NHB, a housing sector regulator and financier, wholly owned by the Reserve Bank of India, is offering the best of both worlds. The bonds have the highest credit rating (AAA) and offer retail investors (those who invest up to Rs 10 lakh) the best rates so far on 15- and 20-year tenures.
The interest rates for retail investors on 10-, 15- and 20-year tax-free bonds stand at 8.51, 8.88 and 9.01 per cent, respectively. Interest will be paid annually.
15- and 20-year options ideal
Investors can lock into the 15- or 20-year option as the rates are among the best one can get on fixed income options now. The tax-free nature of the interest income beats the returns offered by the closest competitor, a 10-year bank fixed deposit. The 9 per cent return offered on most such fixed deposits currently, diminishes to 8.35, 7.39 and 6.43 per cent for those in the 10, 20 and 30 per cent tax brackets, respectively (considering quarterly compounding and interest payout option).
Besides, yields on 10-year Government securities, to which the interest rates on tax-free bonds are linked, have crossed the 9 per cent mark only thrice in the last decade. While there could be another rate hike in January, the pause in the December policy meet indicates that the RBI is also taking the slowing economic growth into consideration in its policy rate decisions. So, a rate hike may not be a matter of course.
Also, with the market already factoring in an expected hike in January, the returns being offered by NHB may not be replicated in future issues. For example, similar ‘AAA’ rated tax-free bonds from the Indian Railway Finance Corporation, opening on January 6, offer slightly lower rates than NHB.
Timing the peak of the rate cycle is no easy task, and the returns on the NHB bonds seem to be as close to the peak as they can get.
HUDCO, whose tax-free bond issue is also open now, offers the same 9.01 per cent on the 20-year option. But the company’s bonds are rated ‘AA’, a notch lower than NHB’s bonds, making the latter a better choice.
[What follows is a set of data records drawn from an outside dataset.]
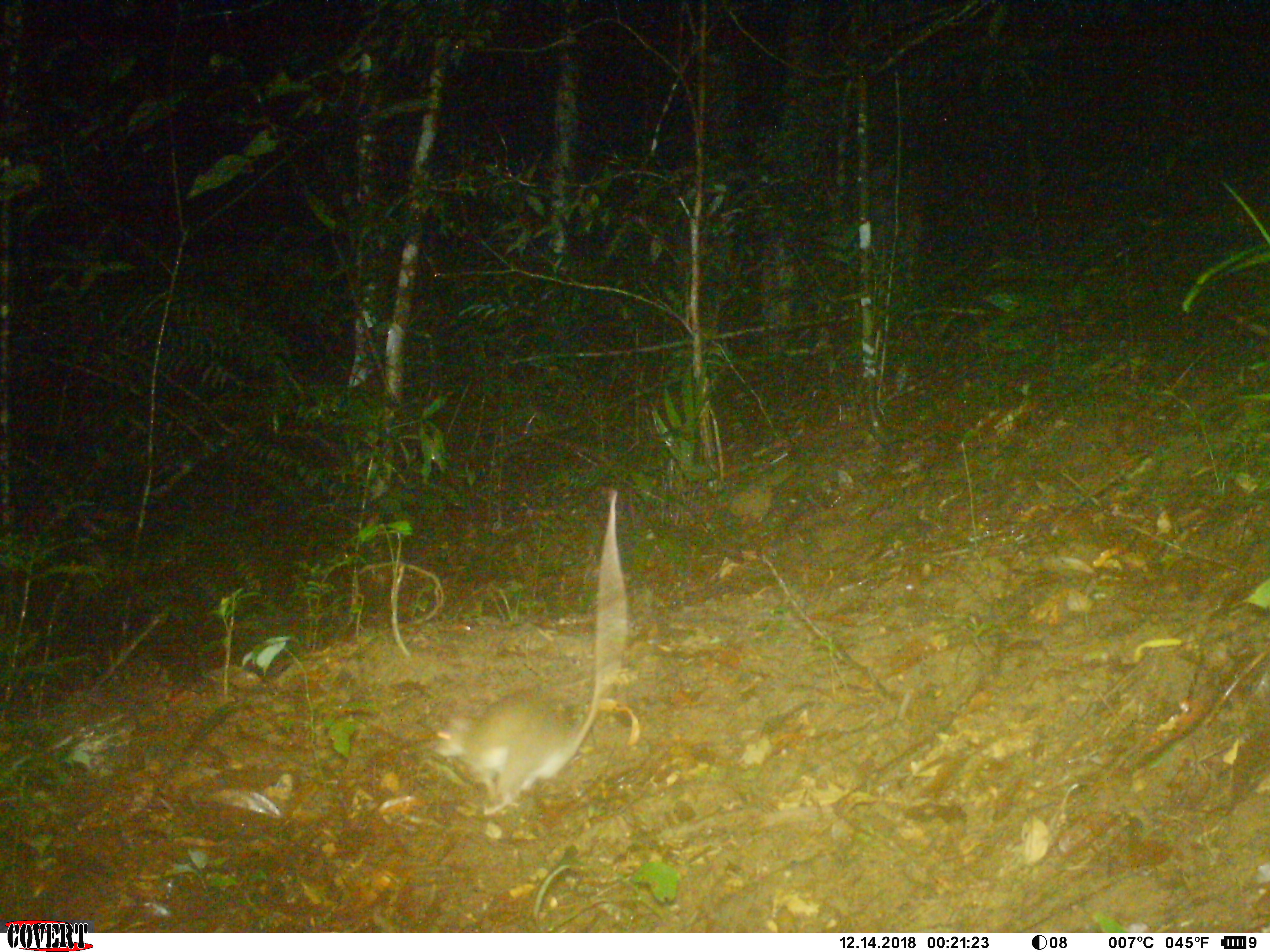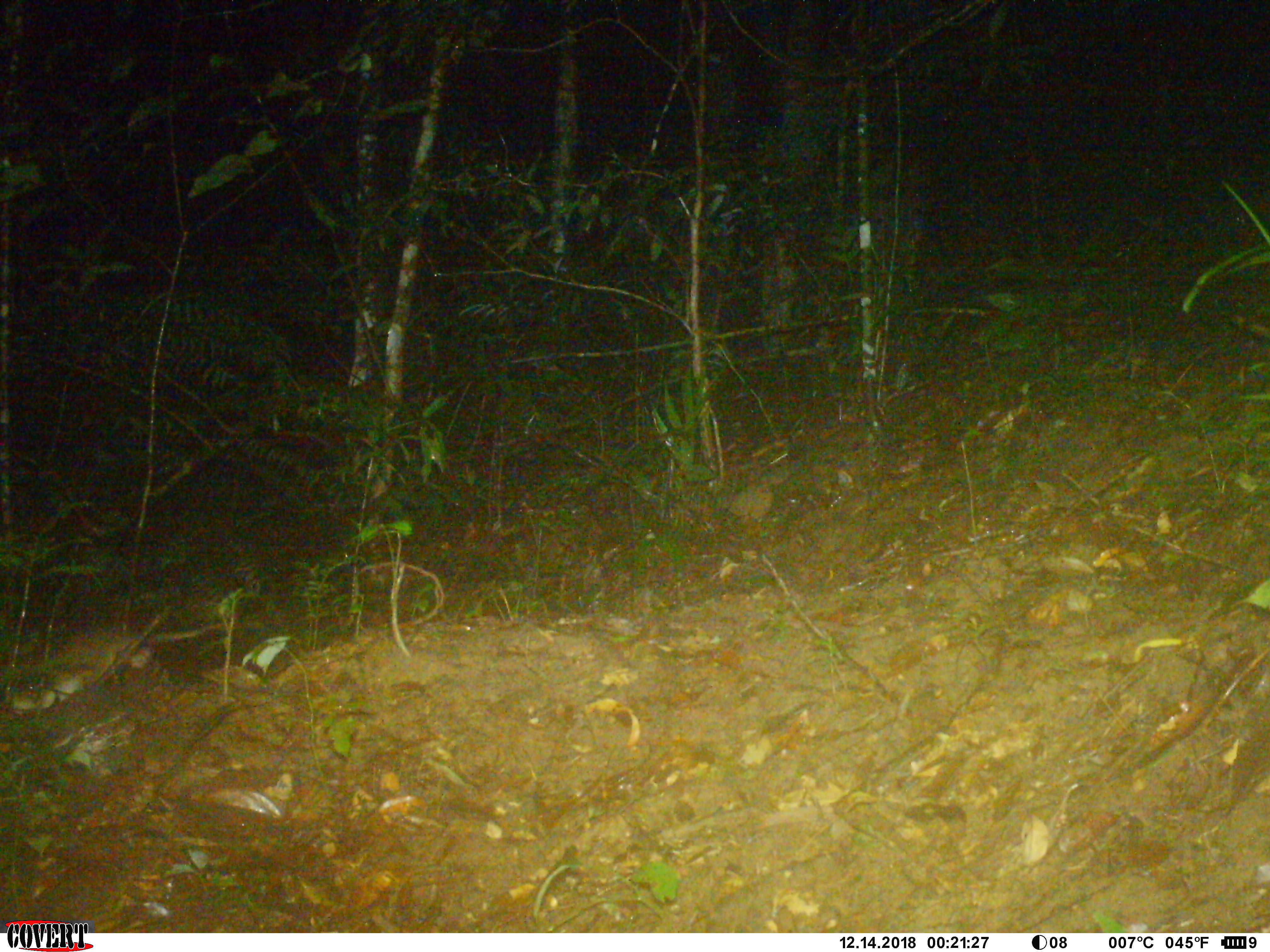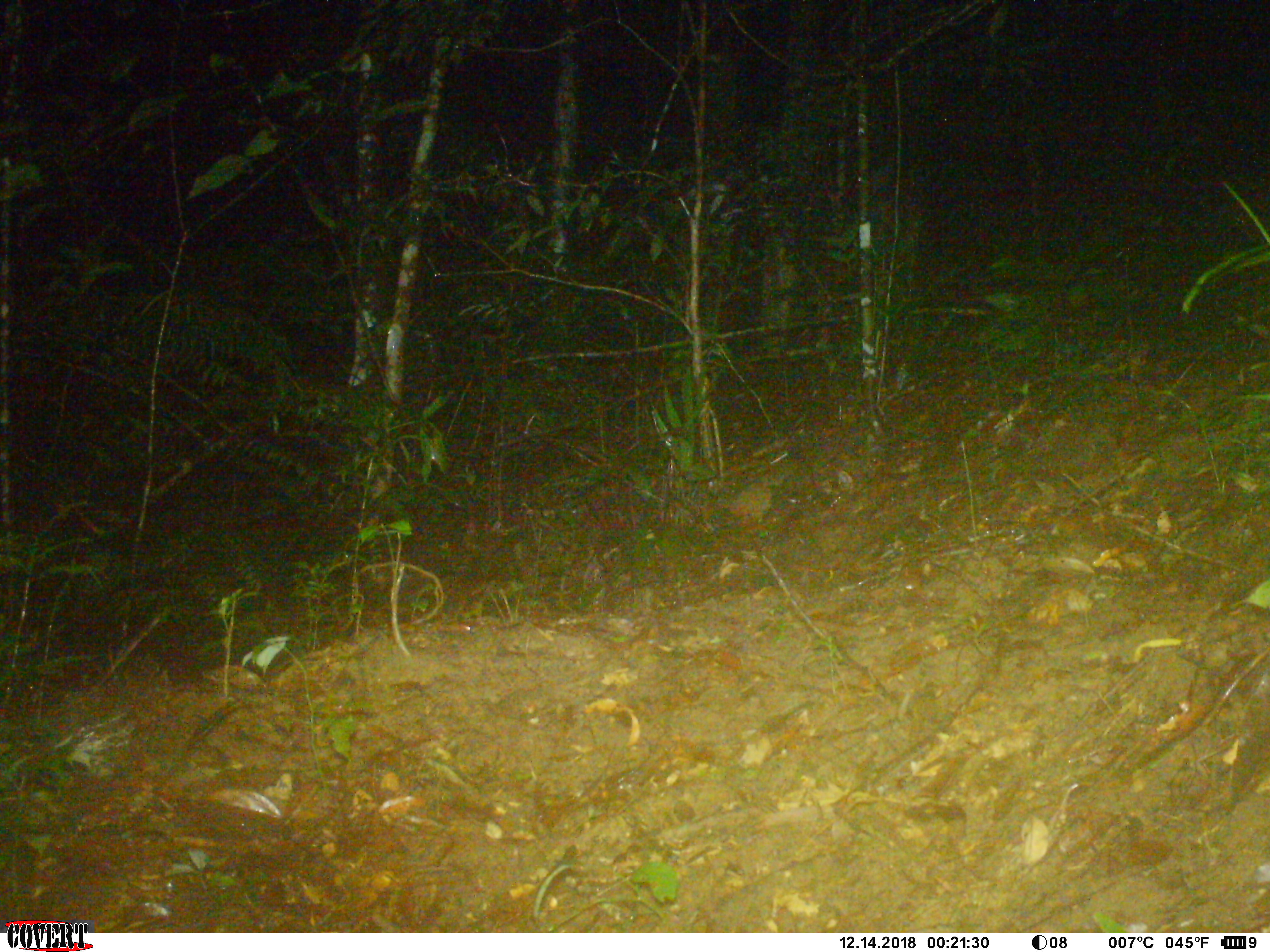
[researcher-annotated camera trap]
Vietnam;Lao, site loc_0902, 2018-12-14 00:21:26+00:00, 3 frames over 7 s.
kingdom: Animalia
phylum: Chordata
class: Mammalia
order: Rodentia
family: Muridae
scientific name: Muridae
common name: old-world mice and rats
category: unidentified murid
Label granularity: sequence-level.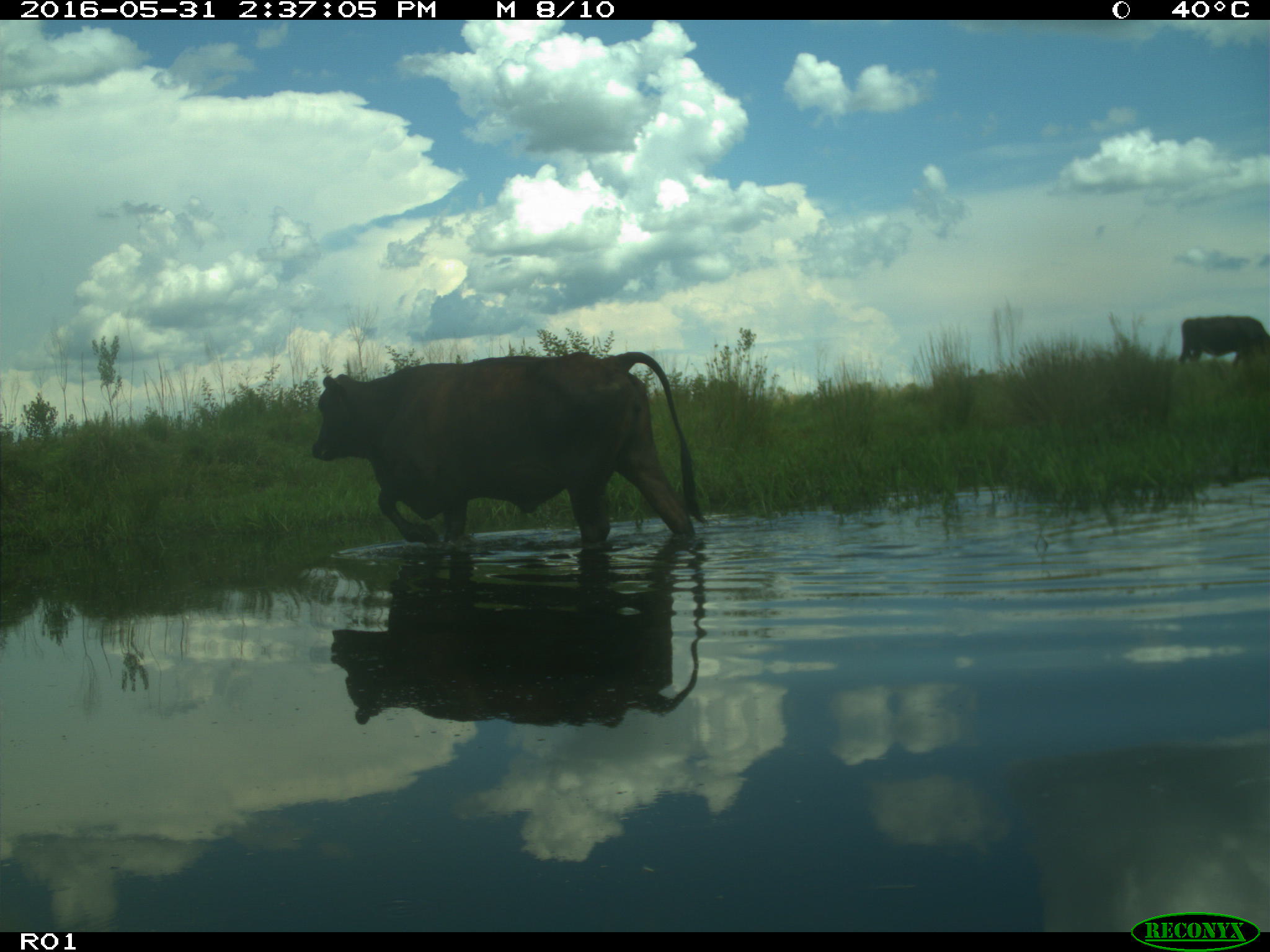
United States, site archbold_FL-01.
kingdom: Animalia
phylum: Chordata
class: Mammalia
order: Artiodactyla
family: Bovidae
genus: Bos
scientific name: Bos taurus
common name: domestic cow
Bos taurus (domestic cow).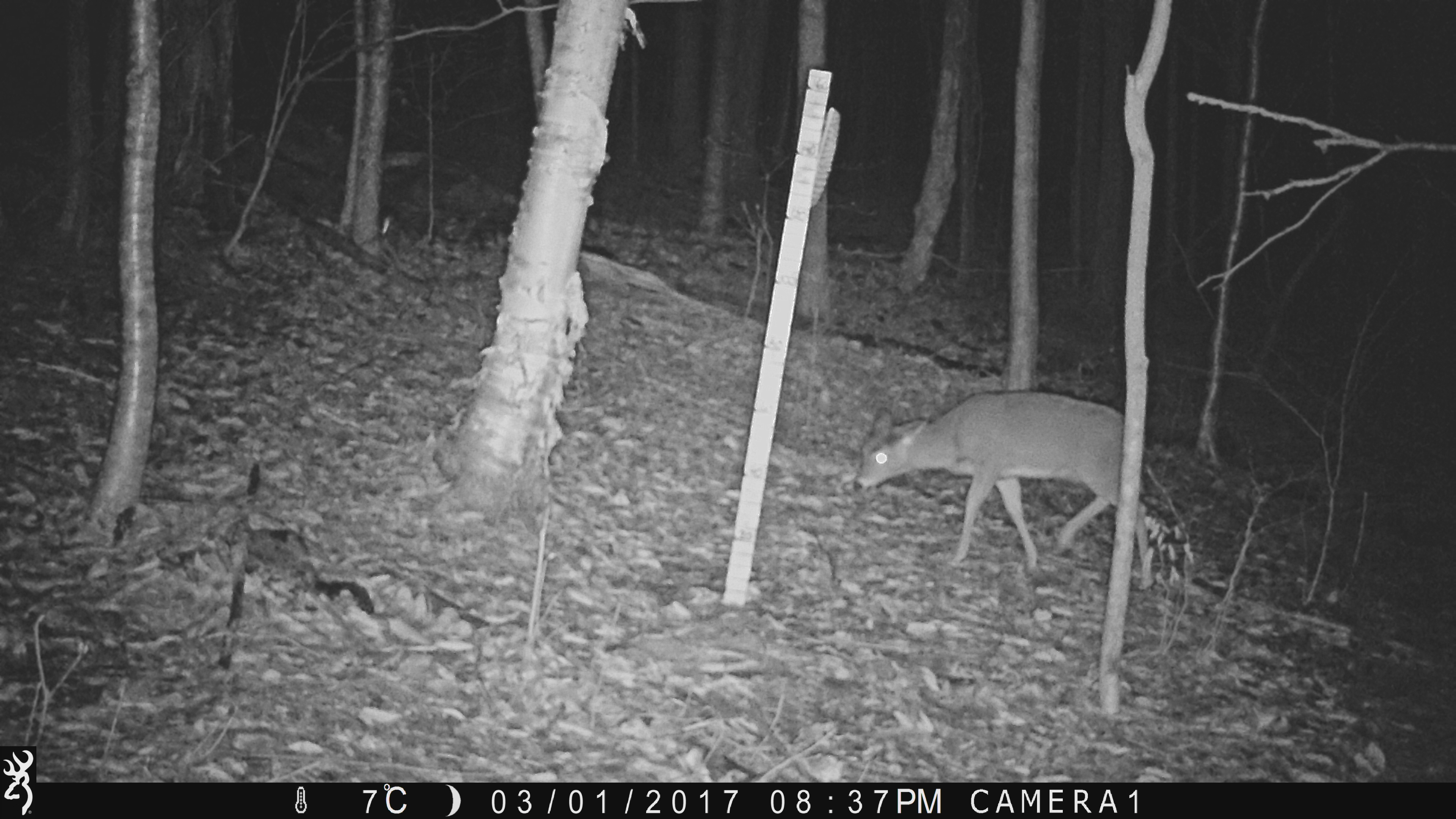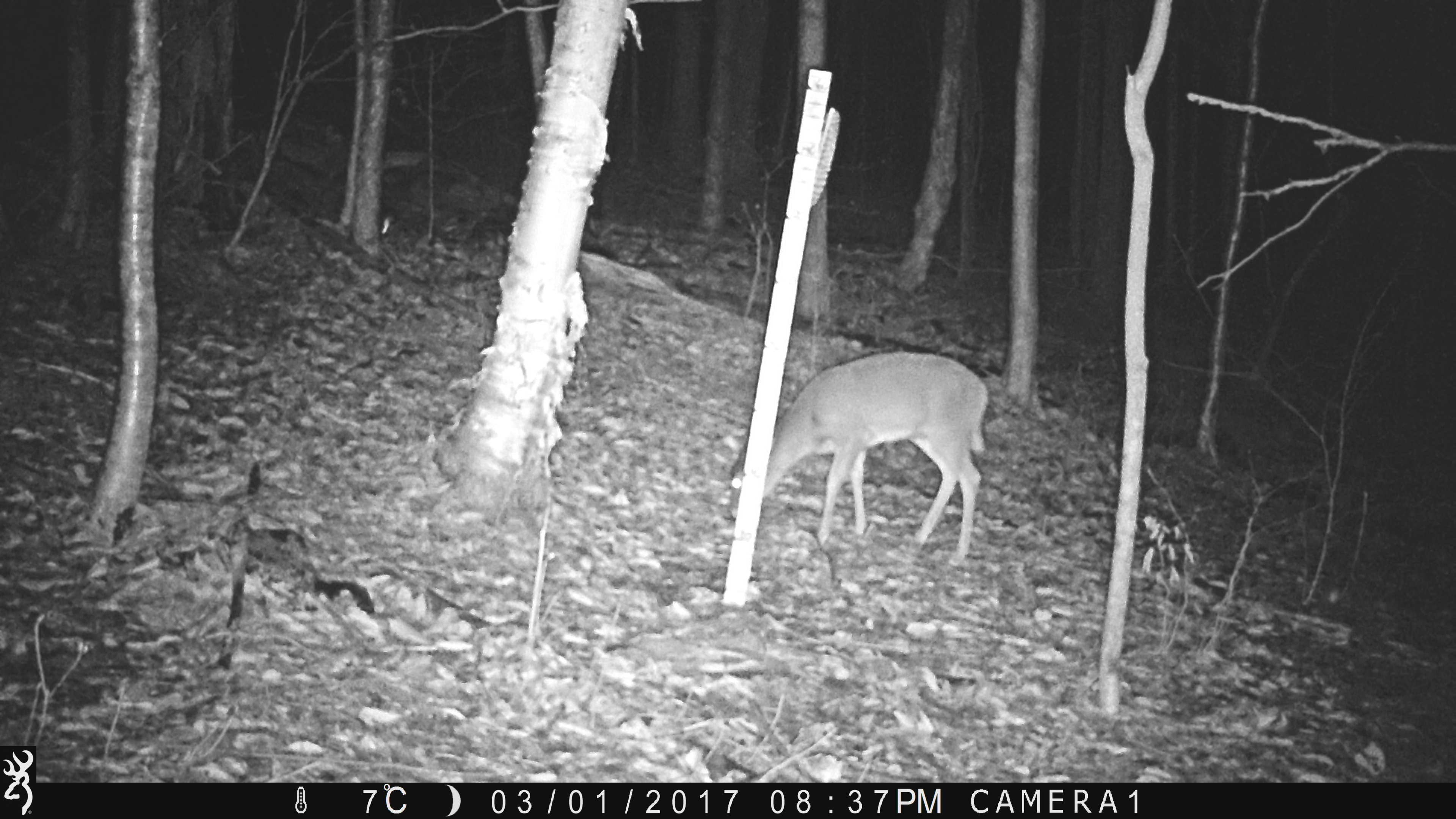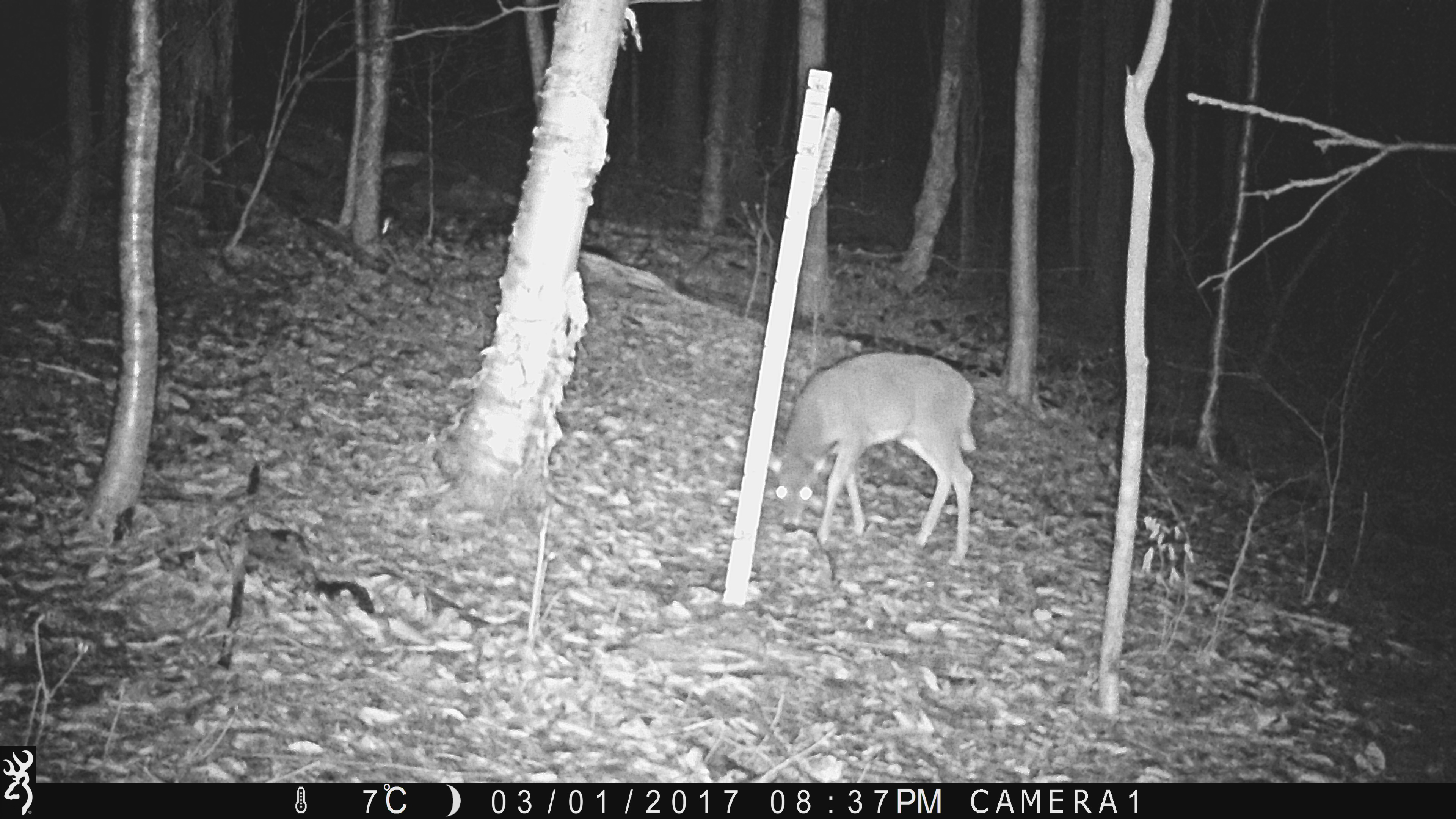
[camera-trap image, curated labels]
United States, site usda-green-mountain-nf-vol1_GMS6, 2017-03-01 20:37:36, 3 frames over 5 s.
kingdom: Animalia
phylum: Chordata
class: Mammalia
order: Artiodactyla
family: Cervidae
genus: Odocoileus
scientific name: Odocoileus virginianus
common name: white-tailed deer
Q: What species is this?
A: White-tailed deer (Odocoileus virginianus).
Before investing in the NHB bonds, keep aside money for your public provident fund (PPF), a better investment option which not only gives tax-free returns (8.7 per cent currently) but also tax deduction on investment up to Rs 1 lakh a year. It is a good idea to re-invest the annual interest you get on the tax-free bonds in your PPF. This will help you build a good tax-free corpus for long-term goals.